Table 3. Outcome of Respiratory Support:

Type of Ventilation n/% Deceased Survived
NIV (Non-invasive Mechanical Ventilation) 52 (100%) 10 (19.23%) 42| (80.76%)
MV (Mechanical Ventilation) 18 (100%) 16 (88.8%) 2 (11.11%)

 

The data from the COVID Center show a high percentage of hospitalization and mortality among patients with COVID-19, highlighting the severity of the disease and the need for intensive respiratory support. However, non-invasive mechanical ventilation (NIV) demonstrated significant effectiveness in treating patients with respiratory weakness, while mechanical ventilation (MV) carries greater risk and a higher mortality rate. These statistics emphasize the importance of early detection and treatment of respiratory issues, as well as the need for continued efforts to optimize respiratory interventions.

 

Conclusion

 

The COVID-19 pandemic significantly impacted airway management in healthcare settings, primarily due to the risk of virus transmission through aerosol-generating procedures. Healthcare workers implemented enhanced protective measures, such as wearing full personal protective equipment (PPE), including N95 masks, face shields, and gowns, particularly during intubation and extubating.
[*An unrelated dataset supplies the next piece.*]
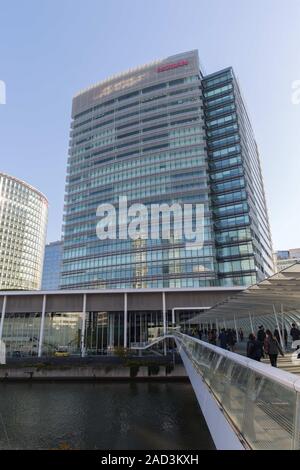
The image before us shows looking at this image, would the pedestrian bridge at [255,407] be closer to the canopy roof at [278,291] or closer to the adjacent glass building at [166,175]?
the canopy roof at [278,291]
Airway management protocols shifted towards methods that minimize aerosol spread. For example, non-invasive ventilation methods like CPAP and HFNC were used cautiously, often in negative pressure rooms, when possible, to reduce exposure. Additionally, intubation became a priority over manual ventilation whenever feasible, and rapid sequential intubation (RSI) became more common to limit the duration of close contact with patients. Video laryngoscopy also gained importance as it allowed maintaining a greater distance during intubation.

These changes improved healthcare worker safety but added complexity and required more resources in airway management practices.

 

Acknowledgments

The author would like to express gratitude to Prof. D-r Maja Mojosova-Mijovska for her selfless assistance and support in the development of this research and paper.